Die im venezianischen Dialekt Bibarasse (Venus Gallina) genannten Lupini (Getupften- oder Kreuzmuster-Teppichmuscheln) gehören zu der Familie der Venusmuscheln und sind eine Unterart (Tapes). Bis in die fünfziger Jahre des letzten Jahrhunderts galt die Bibarasse als Nahrung der Armen, weil sie mit bloßen Händen von Jedermann aus dem Schlick geholt werden konnten. Heute kann man sagen, dass fast alle im Handel erhältlichen Venusmuscheln aus der Lagune südlich von Venedig oder dem Po-Delta stammen. Zu den besten Venusmuscheln gehört die europäische Sorte der Getupften- bzw. Kreuzmuster Teppichmuschel (Ruditapes decussatus) auch Arselle oder Veraci genannt, vor allem hinter der Insel Pellestrina in der Lagune von Venedig. Die Meeresverschmutzung Anfang der 80er Jahre des letzten Jahrhunderts führe dort fast zum vollständigen Zusammenbruch ihrer Bestände in der Lagune. Sie sind schwach längs gerippt und deutlich quer gestreift, ihre Farbe in der Regel braungelb. Je nach Nahrungsangebot, Teppichmuscheln ernähren sich von organischen Substanzen und Plankton, die sie durch zwei Saugrohre die Siphone aus dem Meerwasser filtern, erreichen die Teppichmuscheln nach zwei bis drei Jahren eine Größe von 40 mm. Die Veraci kommen lose oder in Netz und besondere Qualität auch einmal im Holzkörbchen und enthalten oft noch sehr viel Sand. Um diesen zu entfernen die Muscheln zu entsanden, bedient man sich eines Tricks und täuscht die Muscheln noch einmal, bevor sie im Topf landen. Dazu muss ich vorher ein wenig ausholen:

Der mittlere Salzgehalt (Salinität) von Meerwasser beträgt 3,47 Prozent Salz je Liter Meerwasser, das entspricht ungefähr 3 Esslöffel Meersalz oder 33,3 g je Liter. Innerhalb der Weltmeere schwankt jedoch der Salzgehalt des Wassers, nur im Südatlantik und -pazifik entspricht der Salzgehalt dem Durchschnittswert. Entsprechend ist der Salzgehalt des Meerwassers in Mündungsbereich eines Flusses oder in einer Lagune geringer als der Salzgehalt von Meerwasser auf offener See. Das Mittelmeer ist wegen seines geringen Wasseraustauschs mit anderen Ozeanen mit 3,74 Prozent relativ salzig. Die Salinität des Brackwassers in der Lagune von Venedig schwank dagegen zwischen 0,5 und 3,3 Prozent; Lido Ø 3,24; Chioggia Ø 3,44; Südliche Lagune Ø 3,34. Brackwasser ist eine Mischung aus süßem Flusswasser und salzigem Meerwasser. Die an solch einem Ort lebenden Organismen müssen besonders anpassungsfähig sein, um bei diesen extremen Bedingungen überleben zu können. Durch den Gezeitenwechsel verändert sich der Salzgehalt des Wassers ständig, mit steigender Flut wird jeweils das Süßwasser der zuführenden Flüsse mit dem einströmenden Meerwasser vermischt.

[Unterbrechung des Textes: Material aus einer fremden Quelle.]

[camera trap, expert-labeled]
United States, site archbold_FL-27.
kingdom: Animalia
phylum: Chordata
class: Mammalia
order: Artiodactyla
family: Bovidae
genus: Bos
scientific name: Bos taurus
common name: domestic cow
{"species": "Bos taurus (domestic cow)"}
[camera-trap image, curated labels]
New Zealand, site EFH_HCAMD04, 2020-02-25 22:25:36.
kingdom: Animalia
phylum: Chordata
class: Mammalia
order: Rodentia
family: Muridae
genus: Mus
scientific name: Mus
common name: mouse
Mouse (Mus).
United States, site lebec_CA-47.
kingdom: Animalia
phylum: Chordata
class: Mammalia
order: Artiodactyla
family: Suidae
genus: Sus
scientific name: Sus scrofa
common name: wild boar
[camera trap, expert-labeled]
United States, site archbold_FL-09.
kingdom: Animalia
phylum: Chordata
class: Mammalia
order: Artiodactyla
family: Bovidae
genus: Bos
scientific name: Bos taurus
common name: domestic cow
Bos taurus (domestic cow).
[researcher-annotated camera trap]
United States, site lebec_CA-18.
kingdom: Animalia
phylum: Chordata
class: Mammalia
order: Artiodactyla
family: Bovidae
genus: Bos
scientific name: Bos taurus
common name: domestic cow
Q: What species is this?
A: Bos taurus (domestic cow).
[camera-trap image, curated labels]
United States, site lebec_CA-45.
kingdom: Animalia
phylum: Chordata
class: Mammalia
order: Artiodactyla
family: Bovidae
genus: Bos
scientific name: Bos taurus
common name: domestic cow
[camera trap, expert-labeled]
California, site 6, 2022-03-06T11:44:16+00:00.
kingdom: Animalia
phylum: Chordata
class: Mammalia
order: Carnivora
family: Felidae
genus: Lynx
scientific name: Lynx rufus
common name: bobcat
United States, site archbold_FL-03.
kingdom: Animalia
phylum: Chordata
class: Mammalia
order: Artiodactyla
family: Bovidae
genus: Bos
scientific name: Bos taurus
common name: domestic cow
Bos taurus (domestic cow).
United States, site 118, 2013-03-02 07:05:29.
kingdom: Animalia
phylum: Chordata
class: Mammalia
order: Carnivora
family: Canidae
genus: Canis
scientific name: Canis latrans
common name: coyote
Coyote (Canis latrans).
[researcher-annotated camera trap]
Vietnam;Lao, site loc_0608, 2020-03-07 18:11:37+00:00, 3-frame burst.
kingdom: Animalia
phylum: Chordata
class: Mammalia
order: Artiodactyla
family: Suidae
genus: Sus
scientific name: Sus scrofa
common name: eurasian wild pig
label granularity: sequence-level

Zum Anmischen von künstlichem Meerwasser am besten co2 versetztes Wasser oder sprudeliges Mineralwasser benutzen und nach der Zugabe des Salzes und ab dem Zeitpunkt an dem sich dieses vollständig aufgelöst hat, noch etwa 15 Minuten warten. Dann erst die Muscheln zum Entsanden in die Schüssel hinein geben. Nach etwa 90 Minuten das Wasser mit dem Sand entfernen und den Vorgang wiederholen bis sich kein Sand mehr am Boden der Schüssel absetzt.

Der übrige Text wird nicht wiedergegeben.